Labor unrest in South Africa’s gold mining sector returned in September as the National Union of Mineworkers (NUM), representing almost two-thirds of gold miners in South Africa, began a strike over a wage dispute.
Most workers walked out at Gold Field’s South Deep Mine, said Sven Lunsche, a company spokesman told Bloomberg.
The companies had made a final offer to raise the pay of about 140,000 workers by 6 percent to 6.5 percent, Harmony Gold Mining Co. chief executive officer Graham Briggs said Aug. 29. The NUM wants as much as a 60 percent increase in starting salaries.
Strikes may cost the industry about 349 million rand ($34 million) a day in revenue, with the total cost of the action including lost wages and taxes reaching 597 million rand a day, the Chamber of Mines said.

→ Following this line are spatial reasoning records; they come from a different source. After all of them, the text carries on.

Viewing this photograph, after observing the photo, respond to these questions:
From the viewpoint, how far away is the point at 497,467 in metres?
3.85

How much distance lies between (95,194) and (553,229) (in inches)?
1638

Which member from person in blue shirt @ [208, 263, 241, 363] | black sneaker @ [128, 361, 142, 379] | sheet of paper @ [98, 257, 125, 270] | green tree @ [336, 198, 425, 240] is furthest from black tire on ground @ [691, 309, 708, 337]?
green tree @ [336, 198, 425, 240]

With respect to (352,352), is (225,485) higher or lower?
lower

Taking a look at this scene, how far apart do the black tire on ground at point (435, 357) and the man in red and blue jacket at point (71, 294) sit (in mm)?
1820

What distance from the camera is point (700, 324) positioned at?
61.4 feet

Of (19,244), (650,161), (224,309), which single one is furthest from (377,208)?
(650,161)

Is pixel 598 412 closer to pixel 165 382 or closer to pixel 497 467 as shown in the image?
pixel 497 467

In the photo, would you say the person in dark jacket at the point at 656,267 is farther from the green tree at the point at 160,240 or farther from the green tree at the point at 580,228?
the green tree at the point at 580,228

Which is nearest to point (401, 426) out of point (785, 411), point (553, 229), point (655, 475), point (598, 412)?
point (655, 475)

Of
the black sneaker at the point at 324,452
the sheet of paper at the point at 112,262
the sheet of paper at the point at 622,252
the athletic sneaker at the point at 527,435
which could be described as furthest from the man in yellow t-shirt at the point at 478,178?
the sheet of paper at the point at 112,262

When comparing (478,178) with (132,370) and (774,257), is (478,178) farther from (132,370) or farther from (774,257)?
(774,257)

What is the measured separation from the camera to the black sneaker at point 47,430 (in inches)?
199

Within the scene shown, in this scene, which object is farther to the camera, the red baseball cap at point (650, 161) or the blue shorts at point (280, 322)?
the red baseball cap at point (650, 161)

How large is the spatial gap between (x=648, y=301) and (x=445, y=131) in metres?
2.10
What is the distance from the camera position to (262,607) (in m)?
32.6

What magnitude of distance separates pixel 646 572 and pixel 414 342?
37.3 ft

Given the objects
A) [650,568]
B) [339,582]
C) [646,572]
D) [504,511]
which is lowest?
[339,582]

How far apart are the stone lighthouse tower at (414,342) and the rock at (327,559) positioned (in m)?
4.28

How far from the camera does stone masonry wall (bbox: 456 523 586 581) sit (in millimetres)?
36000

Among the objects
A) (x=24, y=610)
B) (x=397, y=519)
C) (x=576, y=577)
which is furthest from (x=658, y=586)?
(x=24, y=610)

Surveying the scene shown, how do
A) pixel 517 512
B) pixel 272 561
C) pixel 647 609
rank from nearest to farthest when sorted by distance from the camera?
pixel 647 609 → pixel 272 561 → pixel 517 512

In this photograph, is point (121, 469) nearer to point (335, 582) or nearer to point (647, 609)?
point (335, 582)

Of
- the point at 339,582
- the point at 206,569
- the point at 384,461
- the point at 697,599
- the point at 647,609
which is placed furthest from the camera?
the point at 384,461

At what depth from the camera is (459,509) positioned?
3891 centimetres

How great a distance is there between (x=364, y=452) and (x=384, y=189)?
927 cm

Workers in the automotive, construction and aviation industries have already gone on strike to demand pay gains in excess of the inflation rate of 6.3 percent in July.
Entry-level underground miners earn 5,000 rand a month before housing allowances and bonuses, according to the chamber.
The NUM is seeking a jump to 8,000 rand, the Association of Mineworkers and Construction Union, the second-biggest labor group representing gold miners, is demanding an increase to 12,500 rand a month, and Solidarity wants an 8.3 percent gain.
UASA, a group that represents almost 7 percent of gold miners, is the only union that said it’s ready to take the employers’ offer.
Solidarity, representing more than 2 percent of employees, won’t do the work of any striking NUM members or participate in essential services, during the biggest union’s action, General Secretary Gideon du Plessis said in an Aug. 30 interview with Bloomberg.
The AMCU, whose members make up about 17 percent of workers in the gold industry, is in talks with them over what action to take, President Joseph Mathunjwa said in a phone interview. “A strike, to AMCU, is the last resort,” Mathunjwa said.
The FTSE/JSE Africa Gold Mining Index is down 43 percent in 2013.
Unions declared a dispute with coal producers on Aug. 12 and their negotiations have moved into arbitration.
Among South African mining industries, coal is the least at risk of strikes, with a 50 percent chance of action, compared with 60 percent in the platinum business, Mark Rosenberg, an Africa analyst at Eurasia Group, said in an Aug. 28 report.